WHAT THIS TASK INVOLVES: Write out the listing below verbatim, leaving out the pictures.

[BEGIN]

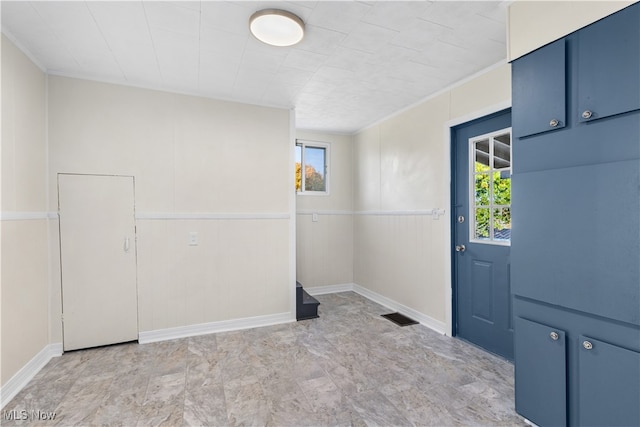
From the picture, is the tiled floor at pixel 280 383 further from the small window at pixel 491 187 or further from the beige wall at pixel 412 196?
→ the small window at pixel 491 187

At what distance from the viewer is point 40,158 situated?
104 inches

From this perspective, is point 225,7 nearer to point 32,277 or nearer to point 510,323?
point 32,277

[END]

ANSWER TO THIS TASK:
From the picture, is the tiled floor at pixel 280 383 further from the small window at pixel 491 187 or further from the beige wall at pixel 412 196?
→ the small window at pixel 491 187

At what distance from the viewer is point 40,158 situated?
104 inches

From this perspective, is point 225,7 nearer to point 32,277 or nearer to point 510,323?
point 32,277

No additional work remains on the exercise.